_TESTO DEL DOCUMENTO_:
- - - - -

Il grifone eurasiatico (Gyps fulvus), rapace la cui apertura alare può raggiungere i 2,80 m, vive in colonie su pareti rocciose. Fino agli inizi del XX secolo era presente nelle aree montuose italiane dalle quali è poi scomparso a causa di attività antropiche – come la caccia e l’utilizzo di esche avvelenate nei confronti delle sue prede – e perdita di habitat. Nutrendosi esclusivamente di carcasse di erbivori, potenziali fonti di infezioni per la fauna, la specie svolge un ruolo fondamentale negli ecosistemi: anche per questo motivo, è stata oggetto di alcuni progetti di reintroduzione a partire dagli ultimi decenni del secolo scorso che ne hanno permesso il ritorno sulle Alpi, sugli Appennini e in Sicilia.

- - - - -

_DATI FORNITI_:
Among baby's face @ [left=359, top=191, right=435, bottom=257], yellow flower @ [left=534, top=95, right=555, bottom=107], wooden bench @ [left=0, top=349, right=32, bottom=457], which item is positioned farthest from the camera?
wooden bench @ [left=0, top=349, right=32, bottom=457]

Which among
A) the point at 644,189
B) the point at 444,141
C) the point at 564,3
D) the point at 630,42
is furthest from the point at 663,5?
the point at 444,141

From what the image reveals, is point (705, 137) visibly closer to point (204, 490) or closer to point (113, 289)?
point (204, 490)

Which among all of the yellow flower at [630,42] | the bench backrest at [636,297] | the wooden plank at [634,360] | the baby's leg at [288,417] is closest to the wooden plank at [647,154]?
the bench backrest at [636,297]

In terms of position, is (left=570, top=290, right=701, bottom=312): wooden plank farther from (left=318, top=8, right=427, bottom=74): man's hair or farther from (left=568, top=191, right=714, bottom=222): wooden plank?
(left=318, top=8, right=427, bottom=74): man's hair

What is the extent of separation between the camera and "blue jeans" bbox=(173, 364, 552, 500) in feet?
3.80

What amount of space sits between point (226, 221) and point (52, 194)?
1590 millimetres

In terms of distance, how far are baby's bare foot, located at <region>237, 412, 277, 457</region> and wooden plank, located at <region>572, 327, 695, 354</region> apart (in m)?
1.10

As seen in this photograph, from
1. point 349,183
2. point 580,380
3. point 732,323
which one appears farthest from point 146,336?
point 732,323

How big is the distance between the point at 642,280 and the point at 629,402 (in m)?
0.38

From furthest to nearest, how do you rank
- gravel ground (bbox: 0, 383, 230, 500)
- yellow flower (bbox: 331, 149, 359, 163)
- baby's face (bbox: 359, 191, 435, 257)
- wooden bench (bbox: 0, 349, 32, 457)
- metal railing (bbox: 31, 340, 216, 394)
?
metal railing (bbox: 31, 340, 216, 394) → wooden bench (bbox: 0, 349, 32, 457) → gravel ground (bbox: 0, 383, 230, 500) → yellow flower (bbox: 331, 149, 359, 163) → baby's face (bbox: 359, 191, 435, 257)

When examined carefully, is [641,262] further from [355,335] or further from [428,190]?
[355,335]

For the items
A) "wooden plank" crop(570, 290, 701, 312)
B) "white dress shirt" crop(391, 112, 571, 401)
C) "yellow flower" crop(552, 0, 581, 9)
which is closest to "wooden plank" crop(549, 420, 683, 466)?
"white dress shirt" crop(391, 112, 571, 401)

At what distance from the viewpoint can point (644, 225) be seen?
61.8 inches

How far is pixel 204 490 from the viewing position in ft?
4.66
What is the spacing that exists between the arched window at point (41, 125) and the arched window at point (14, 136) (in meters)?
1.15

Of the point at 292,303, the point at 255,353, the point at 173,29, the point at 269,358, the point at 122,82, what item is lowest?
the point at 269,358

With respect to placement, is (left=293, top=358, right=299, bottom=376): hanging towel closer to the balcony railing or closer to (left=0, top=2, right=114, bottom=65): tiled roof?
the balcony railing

- - - - -

_ELENCO DEI COMPITI_:
#1 Indica se ciascuna affermazione concorda con il testo sul grifone eurasiatico: (a) l'apertura alare del grifone può raggiungere i 2,80 m; (b) il grifone si nutre anche di piccoli animali vivi; (c) i progetti di reintroduzione ne hanno permesso il ritorno in Sardegna. Rispondi sì o no e cita le parole del testo che lo stabiliscono.
#2 Nei record, sostituisci "arched window" con "round window" nelle righe che vanno dalla riga con "At what distance" fino alla fine dei record, estremi inclusi. Riporta soltanto queste righe e lascia invariato tutto il resto.
Il testo e i record sono materiali del tutto indipendenti.

_RISPOSTE PER COMPITO_:
#1
(a) Sì: "la cui apertura alare può raggiungere i 2,80 m".
(b) No: "Nutrendosi esclusivamente di carcasse di erbivori".
(c) No: "ne hanno permesso il ritorno sulle Alpi, sugli Appennini e in Sicilia".

#2
At what distance from the viewpoint can point (644, 225) be seen?
61.8 inches

How far is pixel 204 490 from the viewing position in ft?
4.66
What is the spacing that exists between the round window at point (41, 125) and the round window at point (14, 136) (in meters)?
1.15

Of the point at 292,303, the point at 255,353, the point at 173,29, the point at 269,358, the point at 122,82, what item is lowest?
the point at 269,358

With respect to placement, is (left=293, top=358, right=299, bottom=376): hanging towel closer to the balcony railing or closer to (left=0, top=2, right=114, bottom=65): tiled roof?
the balcony railing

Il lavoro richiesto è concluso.